▶ _TO DO_:
1. Translate this sentence from the passage about the Dulce base into Spanish: "Calvin Martinez of Farmington has family in Dulce."
2. Show every line of the listing that contains the word "skirt". Case counts.

She said she has never seen a base, “but they say it does exist.”
The UFO researchers claim reports of strange lights, unidentified flying objects and cattle mutilations are higher surrounding the mesa.
In many accounts, a man named Thomas Edwin Castello, a character many say is fictional, claimed to be a senior security guard at the mesa’s secret underground base. According to lore, he came forward in 1979 with radical allegations.
Castello described a research facility, emphasizing the ominous sixth level, dubbed Nightmare Hall, where appalling operations and experiments were conducted by both humans and aliens.
He claimed alien abductions led to this unremarkable mesa, and what occurs, including cross-breeding and fertilization, is unimaginable.
Drawings surfaced of human-like fetuses in beakers, mutant captives in cages and vats of liquid containing human and inhuman body parts.
Among popular UFO community accounts, Castello claims to have quit his position as a security guard, going into hiding after a purported battle with the aliens inside the mountain, in which 70 humans supposedly were killed.
The resulting “Dulce Papers” proclaim infinite, shocking detail about aliens and secret technologies.
‘I hear things’
Calvin Martinez of Farmington has family in Dulce.
“I hear things. There are a lot of stories,” he said. “But one time I was at a cookout, and there was this light that came up, and it slowly merged across (the southern sky). People were taking pictures. It went around in circles and then back the way it came.”
Martinez mentioned a widely repeated UFO story of a woman who was found – unclothed – running from the mesa near the Navajo River.
“They picked her up, and she said she wasn’t from here, that they were doing all kinds of tests on her in that mountain,” he said.
While many maintain Castello is a fictional character, Paul Bennewitz is not. The Albuquerque electronics specialist ran Thunder Scientific Laboratories in the 1970s when he stumbled on what he claimed were UFO transmissions he traced to Archuleta Mesa, where he learned about the Dulce base. Later, he became convinced of a government conspiracy to discredit him.

▶ _RECORDED DATA_:
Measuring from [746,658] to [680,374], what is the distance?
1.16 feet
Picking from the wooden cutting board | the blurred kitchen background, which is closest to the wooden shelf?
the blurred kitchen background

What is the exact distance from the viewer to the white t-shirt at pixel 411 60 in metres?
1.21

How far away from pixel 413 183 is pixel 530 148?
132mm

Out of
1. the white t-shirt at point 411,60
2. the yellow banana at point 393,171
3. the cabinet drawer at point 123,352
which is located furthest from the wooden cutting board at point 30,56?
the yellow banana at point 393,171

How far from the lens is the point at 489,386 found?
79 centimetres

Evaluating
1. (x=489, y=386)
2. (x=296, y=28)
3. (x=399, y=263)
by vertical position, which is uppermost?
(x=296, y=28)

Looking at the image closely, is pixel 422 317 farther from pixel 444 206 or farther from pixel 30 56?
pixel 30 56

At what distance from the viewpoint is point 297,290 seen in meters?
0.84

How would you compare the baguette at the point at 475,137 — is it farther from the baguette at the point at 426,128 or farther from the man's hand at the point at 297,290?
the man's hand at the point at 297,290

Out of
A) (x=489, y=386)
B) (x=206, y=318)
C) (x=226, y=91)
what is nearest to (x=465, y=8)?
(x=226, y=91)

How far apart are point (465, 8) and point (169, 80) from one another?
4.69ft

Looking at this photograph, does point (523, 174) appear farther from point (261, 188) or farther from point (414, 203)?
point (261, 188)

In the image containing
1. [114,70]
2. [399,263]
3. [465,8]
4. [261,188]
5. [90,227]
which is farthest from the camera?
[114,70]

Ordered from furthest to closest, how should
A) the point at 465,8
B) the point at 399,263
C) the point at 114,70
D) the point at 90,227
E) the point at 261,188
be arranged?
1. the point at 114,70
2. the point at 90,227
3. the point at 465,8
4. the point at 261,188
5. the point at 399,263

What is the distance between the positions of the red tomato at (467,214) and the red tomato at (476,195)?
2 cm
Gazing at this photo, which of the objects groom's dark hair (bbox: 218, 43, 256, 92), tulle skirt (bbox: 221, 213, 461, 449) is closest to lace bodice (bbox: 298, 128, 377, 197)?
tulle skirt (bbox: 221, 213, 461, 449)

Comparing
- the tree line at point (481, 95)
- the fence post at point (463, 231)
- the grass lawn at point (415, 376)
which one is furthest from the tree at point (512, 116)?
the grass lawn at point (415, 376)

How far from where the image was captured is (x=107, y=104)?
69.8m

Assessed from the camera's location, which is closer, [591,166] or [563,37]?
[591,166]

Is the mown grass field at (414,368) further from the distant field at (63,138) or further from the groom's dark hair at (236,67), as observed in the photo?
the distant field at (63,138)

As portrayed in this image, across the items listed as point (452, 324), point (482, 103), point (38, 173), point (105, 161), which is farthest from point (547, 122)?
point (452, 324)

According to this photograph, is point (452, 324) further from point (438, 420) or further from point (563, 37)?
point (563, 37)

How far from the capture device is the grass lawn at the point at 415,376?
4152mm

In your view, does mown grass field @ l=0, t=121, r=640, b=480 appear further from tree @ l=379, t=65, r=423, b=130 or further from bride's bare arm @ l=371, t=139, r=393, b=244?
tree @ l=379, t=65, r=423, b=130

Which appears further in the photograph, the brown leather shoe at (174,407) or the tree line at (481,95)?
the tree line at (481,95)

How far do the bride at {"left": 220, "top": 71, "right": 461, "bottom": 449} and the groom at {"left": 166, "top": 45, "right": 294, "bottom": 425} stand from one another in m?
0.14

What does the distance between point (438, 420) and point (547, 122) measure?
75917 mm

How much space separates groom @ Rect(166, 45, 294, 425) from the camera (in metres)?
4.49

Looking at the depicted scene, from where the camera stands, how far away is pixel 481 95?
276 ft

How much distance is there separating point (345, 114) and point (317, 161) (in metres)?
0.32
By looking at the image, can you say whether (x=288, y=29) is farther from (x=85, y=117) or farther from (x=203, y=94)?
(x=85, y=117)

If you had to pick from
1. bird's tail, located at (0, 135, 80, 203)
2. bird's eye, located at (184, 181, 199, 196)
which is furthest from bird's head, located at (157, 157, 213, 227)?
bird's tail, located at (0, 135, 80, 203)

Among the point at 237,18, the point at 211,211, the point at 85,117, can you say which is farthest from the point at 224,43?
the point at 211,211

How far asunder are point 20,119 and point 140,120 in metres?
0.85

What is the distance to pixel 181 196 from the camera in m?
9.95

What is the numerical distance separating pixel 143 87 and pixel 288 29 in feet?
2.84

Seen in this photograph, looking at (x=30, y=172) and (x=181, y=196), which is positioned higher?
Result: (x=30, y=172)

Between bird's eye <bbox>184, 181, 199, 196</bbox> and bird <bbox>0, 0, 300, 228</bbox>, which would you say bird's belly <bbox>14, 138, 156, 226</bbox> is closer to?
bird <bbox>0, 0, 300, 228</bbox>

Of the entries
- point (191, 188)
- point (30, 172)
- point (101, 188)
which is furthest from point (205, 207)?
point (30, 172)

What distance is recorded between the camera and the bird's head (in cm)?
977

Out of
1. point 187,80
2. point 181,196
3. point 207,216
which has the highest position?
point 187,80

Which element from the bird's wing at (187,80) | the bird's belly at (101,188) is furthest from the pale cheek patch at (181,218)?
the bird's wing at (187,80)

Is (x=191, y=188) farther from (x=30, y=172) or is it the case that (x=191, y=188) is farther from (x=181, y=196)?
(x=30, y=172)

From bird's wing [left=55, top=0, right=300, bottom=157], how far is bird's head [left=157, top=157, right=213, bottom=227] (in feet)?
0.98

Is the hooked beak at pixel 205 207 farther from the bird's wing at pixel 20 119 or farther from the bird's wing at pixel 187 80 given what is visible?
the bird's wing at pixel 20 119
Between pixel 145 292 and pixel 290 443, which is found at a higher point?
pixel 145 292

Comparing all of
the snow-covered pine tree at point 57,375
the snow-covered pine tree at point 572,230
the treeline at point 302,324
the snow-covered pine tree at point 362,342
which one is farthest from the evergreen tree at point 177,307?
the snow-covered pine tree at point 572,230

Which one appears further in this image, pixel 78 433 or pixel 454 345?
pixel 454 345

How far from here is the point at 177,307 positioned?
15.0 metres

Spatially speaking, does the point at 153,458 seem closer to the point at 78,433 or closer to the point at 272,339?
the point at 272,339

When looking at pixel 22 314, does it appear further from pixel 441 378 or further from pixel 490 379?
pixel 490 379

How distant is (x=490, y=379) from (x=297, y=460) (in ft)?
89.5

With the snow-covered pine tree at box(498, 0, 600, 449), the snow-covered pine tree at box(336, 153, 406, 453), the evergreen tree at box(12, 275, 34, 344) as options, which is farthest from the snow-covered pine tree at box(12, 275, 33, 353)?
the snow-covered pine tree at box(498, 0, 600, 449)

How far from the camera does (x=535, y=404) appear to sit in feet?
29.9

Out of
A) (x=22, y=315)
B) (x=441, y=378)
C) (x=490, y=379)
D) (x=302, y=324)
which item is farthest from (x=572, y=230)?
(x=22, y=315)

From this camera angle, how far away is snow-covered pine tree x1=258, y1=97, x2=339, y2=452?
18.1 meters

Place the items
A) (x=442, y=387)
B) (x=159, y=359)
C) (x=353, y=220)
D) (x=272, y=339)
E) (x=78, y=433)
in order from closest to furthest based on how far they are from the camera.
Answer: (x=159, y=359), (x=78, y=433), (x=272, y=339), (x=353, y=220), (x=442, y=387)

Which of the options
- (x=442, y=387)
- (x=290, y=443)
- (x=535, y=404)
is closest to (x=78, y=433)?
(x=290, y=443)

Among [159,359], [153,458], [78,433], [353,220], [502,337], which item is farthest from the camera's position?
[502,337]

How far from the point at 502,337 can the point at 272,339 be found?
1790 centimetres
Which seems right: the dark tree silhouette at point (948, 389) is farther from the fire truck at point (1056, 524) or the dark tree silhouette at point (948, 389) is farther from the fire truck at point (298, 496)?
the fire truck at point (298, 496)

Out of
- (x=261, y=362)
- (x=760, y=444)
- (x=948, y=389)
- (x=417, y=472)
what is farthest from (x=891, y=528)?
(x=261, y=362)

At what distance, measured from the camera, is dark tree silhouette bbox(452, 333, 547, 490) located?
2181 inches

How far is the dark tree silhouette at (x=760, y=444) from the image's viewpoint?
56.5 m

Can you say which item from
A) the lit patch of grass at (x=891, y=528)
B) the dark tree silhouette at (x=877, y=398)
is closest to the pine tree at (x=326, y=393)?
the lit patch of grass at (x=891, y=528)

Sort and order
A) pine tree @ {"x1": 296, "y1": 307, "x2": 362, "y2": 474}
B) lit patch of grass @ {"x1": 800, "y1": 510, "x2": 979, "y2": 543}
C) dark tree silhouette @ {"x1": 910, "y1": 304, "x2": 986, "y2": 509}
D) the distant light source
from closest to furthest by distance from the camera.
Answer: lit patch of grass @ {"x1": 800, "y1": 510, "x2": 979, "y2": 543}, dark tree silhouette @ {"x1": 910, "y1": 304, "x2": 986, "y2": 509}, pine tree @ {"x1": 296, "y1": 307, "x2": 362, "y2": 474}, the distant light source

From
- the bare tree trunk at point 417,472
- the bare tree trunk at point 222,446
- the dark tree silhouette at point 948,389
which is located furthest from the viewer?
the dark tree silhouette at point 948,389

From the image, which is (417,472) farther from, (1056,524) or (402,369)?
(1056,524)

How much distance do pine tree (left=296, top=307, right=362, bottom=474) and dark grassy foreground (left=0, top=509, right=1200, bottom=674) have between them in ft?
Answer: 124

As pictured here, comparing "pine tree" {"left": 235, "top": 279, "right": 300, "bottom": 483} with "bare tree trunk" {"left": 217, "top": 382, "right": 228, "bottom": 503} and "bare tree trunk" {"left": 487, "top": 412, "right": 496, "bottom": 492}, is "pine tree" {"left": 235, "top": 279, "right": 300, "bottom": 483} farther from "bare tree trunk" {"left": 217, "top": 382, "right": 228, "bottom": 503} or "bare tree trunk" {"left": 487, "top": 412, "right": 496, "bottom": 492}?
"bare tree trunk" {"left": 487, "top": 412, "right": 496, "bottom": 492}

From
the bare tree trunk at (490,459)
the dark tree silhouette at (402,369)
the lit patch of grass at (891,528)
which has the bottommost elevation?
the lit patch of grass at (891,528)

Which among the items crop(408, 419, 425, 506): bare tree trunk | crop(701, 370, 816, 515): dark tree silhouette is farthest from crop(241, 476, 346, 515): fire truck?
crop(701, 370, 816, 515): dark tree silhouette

▶ _TASK-BY-TASK RESULTS_:
1. Calvin Martinez, de Farmington, tiene familia en Dulce.

2.
Gazing at this photo, which of the objects groom's dark hair (bbox: 218, 43, 256, 92), tulle skirt (bbox: 221, 213, 461, 449) is closest to lace bodice (bbox: 298, 128, 377, 197)?
tulle skirt (bbox: 221, 213, 461, 449)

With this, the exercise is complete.